Further, Plaintiff’s evidence is only equivocal as to whether the employer knew that Plaintiff’s stress condition had continued beyond medical leave, into extended unpaid leave that involved no medical documentation.  To show disparate-treatment discrimination, plaintiffs must evidence that employers were aware of the protected disability.  Avila v. Continental Airlines, Inc. (2008) 165 Cal.App.4th 1237, 1248.  Employers and employees are required to engage in communications in good faith towards exploring reasonable accommodations as to a known disability.  Claudio v. Regents of Univ. of Cal. (2005) 134 Cal.App.4th 224, 249.  As to claims of failure to engage in the interactive process, employees “must identify a reasonable accommodation that was available at the time the interactive process should have occurred.”  Scotch v. Art Institute of California-Orange County, Inc. (2009) 173 Cal.App.4th 986, 994-95.

 

            Failure to Prevent Discrimination

The claim Failure to Prevent Discrimination fails with the underlying claims.  The requirement is that employers take reasonable steps to prevent actual discrimination, not to prevent theoretical discrimination that might occur someday.  See  Thompson v. City Of Monrovia (2010) 186 Cal.App.4th 860, 880  (employees have no cause of action for a failure to investigate unlawful harassment or retaliation and to take corrective action, unless actionable misconduct has occurred);  Carter v.
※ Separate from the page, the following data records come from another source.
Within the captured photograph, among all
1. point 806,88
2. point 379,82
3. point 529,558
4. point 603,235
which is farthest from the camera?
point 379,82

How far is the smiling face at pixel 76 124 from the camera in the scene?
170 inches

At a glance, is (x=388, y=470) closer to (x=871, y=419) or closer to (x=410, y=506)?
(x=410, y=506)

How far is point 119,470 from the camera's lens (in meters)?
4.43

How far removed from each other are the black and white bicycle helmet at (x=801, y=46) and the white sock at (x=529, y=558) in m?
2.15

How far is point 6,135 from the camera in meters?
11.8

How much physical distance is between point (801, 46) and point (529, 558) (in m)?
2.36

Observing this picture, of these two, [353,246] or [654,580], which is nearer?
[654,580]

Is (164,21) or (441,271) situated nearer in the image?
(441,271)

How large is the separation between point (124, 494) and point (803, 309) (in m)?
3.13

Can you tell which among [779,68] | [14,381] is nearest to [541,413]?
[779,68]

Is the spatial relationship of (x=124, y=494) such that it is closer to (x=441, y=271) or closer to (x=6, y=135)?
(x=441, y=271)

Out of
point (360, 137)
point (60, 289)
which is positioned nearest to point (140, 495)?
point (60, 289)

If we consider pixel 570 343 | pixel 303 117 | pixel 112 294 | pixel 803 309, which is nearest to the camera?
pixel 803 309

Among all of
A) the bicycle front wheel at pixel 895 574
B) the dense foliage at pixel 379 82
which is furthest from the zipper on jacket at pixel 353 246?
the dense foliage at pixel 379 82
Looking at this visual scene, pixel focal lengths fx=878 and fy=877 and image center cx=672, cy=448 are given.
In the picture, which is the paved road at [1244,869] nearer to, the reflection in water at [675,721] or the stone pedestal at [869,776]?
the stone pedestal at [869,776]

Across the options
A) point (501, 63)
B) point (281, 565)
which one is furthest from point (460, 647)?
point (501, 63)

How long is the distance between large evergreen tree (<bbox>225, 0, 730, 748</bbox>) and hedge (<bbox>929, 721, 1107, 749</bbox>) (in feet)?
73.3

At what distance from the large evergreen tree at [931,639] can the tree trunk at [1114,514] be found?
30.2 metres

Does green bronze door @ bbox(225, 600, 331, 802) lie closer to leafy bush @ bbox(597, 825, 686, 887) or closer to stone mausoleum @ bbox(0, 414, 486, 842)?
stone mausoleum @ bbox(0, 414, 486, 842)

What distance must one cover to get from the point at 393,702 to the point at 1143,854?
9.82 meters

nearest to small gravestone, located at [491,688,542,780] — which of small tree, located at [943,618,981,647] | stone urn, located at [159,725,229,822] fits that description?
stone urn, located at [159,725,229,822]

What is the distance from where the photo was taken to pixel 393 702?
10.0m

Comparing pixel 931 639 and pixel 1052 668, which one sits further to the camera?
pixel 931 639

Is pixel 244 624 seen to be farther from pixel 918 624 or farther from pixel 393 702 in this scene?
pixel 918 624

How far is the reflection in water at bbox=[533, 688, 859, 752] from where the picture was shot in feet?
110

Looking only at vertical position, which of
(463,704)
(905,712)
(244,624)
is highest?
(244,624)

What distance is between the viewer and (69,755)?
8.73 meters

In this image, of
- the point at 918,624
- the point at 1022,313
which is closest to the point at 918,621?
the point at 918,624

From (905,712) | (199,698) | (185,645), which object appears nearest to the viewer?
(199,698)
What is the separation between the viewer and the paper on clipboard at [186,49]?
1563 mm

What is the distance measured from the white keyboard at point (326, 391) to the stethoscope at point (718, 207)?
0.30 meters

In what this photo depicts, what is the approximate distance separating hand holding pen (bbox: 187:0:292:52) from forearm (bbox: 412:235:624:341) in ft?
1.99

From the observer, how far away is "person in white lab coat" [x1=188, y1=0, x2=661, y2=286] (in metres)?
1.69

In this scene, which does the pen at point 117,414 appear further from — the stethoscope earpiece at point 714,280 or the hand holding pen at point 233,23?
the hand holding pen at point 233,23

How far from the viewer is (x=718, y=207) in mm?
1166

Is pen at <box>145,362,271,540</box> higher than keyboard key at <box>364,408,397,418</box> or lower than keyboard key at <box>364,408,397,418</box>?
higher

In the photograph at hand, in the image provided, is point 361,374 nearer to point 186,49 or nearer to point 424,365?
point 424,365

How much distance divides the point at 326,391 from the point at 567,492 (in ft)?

California Dept. of Veterans Affairs (2006) 38 Cal.4th 914, 925 n.4 (“courts have required a finding of actual discrimination or harassment under FEHA before a plaintiff may prevail under section 12940, subdivision (k).”);  Kelley v. Conco Companies (2011) 196 Cal.App.4th 191, 208  (courts have required actual discrimination or harassment in order to support claims for failure to prevent discrimination or harassment). 

 

 

            Evidentiary Objections

The Court has considered the evidentiary objections in making its ruling.  As to summary judgment or adjudication motions, judges need only rule on evidentiary objections deemed material to the disposition.  CCP §437c(Q).